• **EXTRAIT**

::::

Mieux dépenser l’argent public dans l’enseignement secondaire

A l’heure où le baccalauréat et le brevet des collèges  (DNB dans le langage technique) sont l’objet de multiples critiques justifiées (coût extrêmement élevé, multiples dysfonctionnements, consignes données pour adapter les barèmes de manière à faire monter artificiellement le nombre de diplômés), où Vincent Peillon annonce la création de 10 000 postes qui viennent s’ajouter aux 60 000 déjà promis par François Hollande lors de la campagne présidentielle et où la Cour des Comptes publie un rapport très critique par rapport à cette politique gouvernementale et qui fait grand bruit : « gérer les enseignants autrement », j’ai jugé utile de faire le point pour vous avec notre pôle d’experts (et je tiens ici à rendre un hommage appuyé à l’un d’entre eux, Clément Vincent) en m’appuyant sur les réflexions qui nous parviennent de responsables de l’Education nationale (qui souhaitent rester dans l’ombre pour des raisons que l’on peut imaginer).

::::

• **ENREGISTREMENTS BRUTS**
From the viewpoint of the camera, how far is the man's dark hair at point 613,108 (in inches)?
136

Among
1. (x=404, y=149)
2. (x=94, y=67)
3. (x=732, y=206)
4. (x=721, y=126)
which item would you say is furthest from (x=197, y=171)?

::::

• **À FAIRE**
• A. Répondez à ces questions sur l'extrait, une réponse par ligne :
(i) Combien de postes Vincent Peillon annonce-t-il ?
(ii) Quel est le titre du rapport publié par la Cour des comptes ?
(iii) À quel membre du pôle d'experts l'extrait rend-il un hommage appuyé ?
• B. Recopiez tels quels les enregistrements, ligne par ligne et du premier au dernier.

• **RÉPONSES PAR TÂCHE**
• A.
(i) 10 000 postes.
(ii) « gérer les enseignants autrement ».
(iii) Clément Vincent.

• B.
From the viewpoint of the camera, how far is the man's dark hair at point 613,108 (in inches)?
136

Among
1. (x=404, y=149)
2. (x=94, y=67)
3. (x=732, y=206)
4. (x=721, y=126)
which item would you say is furthest from (x=197, y=171)?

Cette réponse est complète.